Orthographic Measures

Orthographic measures are based on the written form of words. Jiwar calculates the following orthographic measures:

Orthographic N (orth_N)

Full Name: Orthographic Neighborhood Size

Description: Number and forms of words that differ by one letter via substitution only.

Output Columns:
  • orth_N: Number of orthographic neighbors which differ from the target word by one letter via substitution only.

  • orth_N_nbr: A list of the forms of orthographic neighbors identified in ‘orth_N’

Orthographic Density (orth_density)

Full Name: Orthographic Neighborhood Density

Description: Number and forms of words which differ from the target word by one letter via substitution, addition, or deletion.

Output Columns:
  • orth_density: Number of orthographic neighbors which differ from the target word by one letter via substitution, addition, or deletion

  • orth_density_nbrs: A list of the forms of orthographic neighbors identified in ‘orth_density’

OLD20

Full Name: Orthographic Levenshtein Distance-20

Description: Average orthographic Levenshtein distance of the 20 closest neighbors.

Output Column: OLD20

Orthographic Network

Full Name: Orthographic netowrk science measures

Description: Measures the interconnectedness of a word’s orthographic neighborhood at the near and distant neighbor levels.

Output Columns:
  • orth_C: The clustering coefficient C measures the degree to which a word’s immediate orthographic neighbors are also orthographic neighbors of each other.

  • orth_2hop_density: The 2-hop density measures the degree to which a word’s immediate and distant orthographic neighbors are also orthographic neighbors of each other.

Orthographic Neighbor Frequency

Full Name: Orthographic Neighborhood Frequency

Description: Statistics about the frequencies of orthographic neighboring words.
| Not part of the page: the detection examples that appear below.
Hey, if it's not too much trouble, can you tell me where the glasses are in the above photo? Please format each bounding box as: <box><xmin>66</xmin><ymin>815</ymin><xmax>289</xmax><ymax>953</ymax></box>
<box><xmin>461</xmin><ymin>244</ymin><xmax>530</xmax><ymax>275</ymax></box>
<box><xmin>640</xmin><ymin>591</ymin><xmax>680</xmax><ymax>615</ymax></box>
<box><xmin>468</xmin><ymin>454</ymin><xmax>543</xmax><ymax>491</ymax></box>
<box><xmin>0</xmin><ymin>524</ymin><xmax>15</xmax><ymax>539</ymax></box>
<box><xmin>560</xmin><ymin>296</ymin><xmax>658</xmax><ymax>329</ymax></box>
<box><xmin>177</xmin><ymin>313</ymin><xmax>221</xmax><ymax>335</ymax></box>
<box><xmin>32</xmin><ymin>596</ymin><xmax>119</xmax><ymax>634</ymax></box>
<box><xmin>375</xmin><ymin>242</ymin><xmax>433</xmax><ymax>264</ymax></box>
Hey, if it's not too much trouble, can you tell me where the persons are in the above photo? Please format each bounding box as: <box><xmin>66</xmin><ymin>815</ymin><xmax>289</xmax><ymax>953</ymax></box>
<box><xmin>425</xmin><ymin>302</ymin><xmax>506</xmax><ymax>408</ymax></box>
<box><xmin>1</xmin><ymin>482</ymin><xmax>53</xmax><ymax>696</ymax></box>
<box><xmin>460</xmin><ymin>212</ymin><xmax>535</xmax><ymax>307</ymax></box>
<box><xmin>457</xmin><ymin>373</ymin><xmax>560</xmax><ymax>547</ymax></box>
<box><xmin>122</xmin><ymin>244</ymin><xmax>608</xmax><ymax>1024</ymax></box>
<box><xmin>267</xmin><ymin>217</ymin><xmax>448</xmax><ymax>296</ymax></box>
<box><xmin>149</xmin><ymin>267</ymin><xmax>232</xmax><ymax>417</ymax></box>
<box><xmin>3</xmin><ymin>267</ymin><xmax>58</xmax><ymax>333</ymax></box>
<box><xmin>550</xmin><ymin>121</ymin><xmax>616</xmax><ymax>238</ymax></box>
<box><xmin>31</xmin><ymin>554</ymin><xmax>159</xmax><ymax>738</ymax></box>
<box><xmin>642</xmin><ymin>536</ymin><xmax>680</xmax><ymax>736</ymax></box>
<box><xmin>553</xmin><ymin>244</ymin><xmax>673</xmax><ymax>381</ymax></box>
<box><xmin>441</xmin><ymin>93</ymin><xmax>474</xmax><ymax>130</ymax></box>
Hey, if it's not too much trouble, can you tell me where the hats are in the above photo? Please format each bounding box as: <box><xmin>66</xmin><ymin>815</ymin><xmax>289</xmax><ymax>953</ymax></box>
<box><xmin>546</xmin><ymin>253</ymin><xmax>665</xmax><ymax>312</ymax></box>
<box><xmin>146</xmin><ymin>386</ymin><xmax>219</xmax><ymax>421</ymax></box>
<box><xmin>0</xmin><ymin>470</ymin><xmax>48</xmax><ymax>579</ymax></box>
In this measure, neighbors are defined as words differing by one letter via substitution, addition, or deletion.

Output Columns:
  • orth_nbr_fpm_m: The mean frequency per million (fpm) of orthographic neighbors.

  • orth_nbr_fpm_SD: The standard deviation of the frequency per million (fpm) of orthographic neighbors.

  • orth_nbr_fpm_higher_m: The mean frequency per million (fpm) of orthographic neighbors that have a higher frequency than the target word.

  • orth_nbr_fpm_lower_m: The mean frequency per million (fpm) of orthographic neighbors that have a lower frequency than the target word.

  • orth_nbr_zipf_m: The mean Zipf value of orthographic neighbors.

  • orth_nbr_zipf_SD: The standard deviation of the Zipf values of orthographic neighbors.

  • orth_nbr_zipf_higher_m: The mean Zipf value of orthographic neighbors that have a higher frequency than the target word.

  • orth_nbr_zipf_lower_m: The mean Zipf value of orthographic neighbors that have a lower frequency than the target word.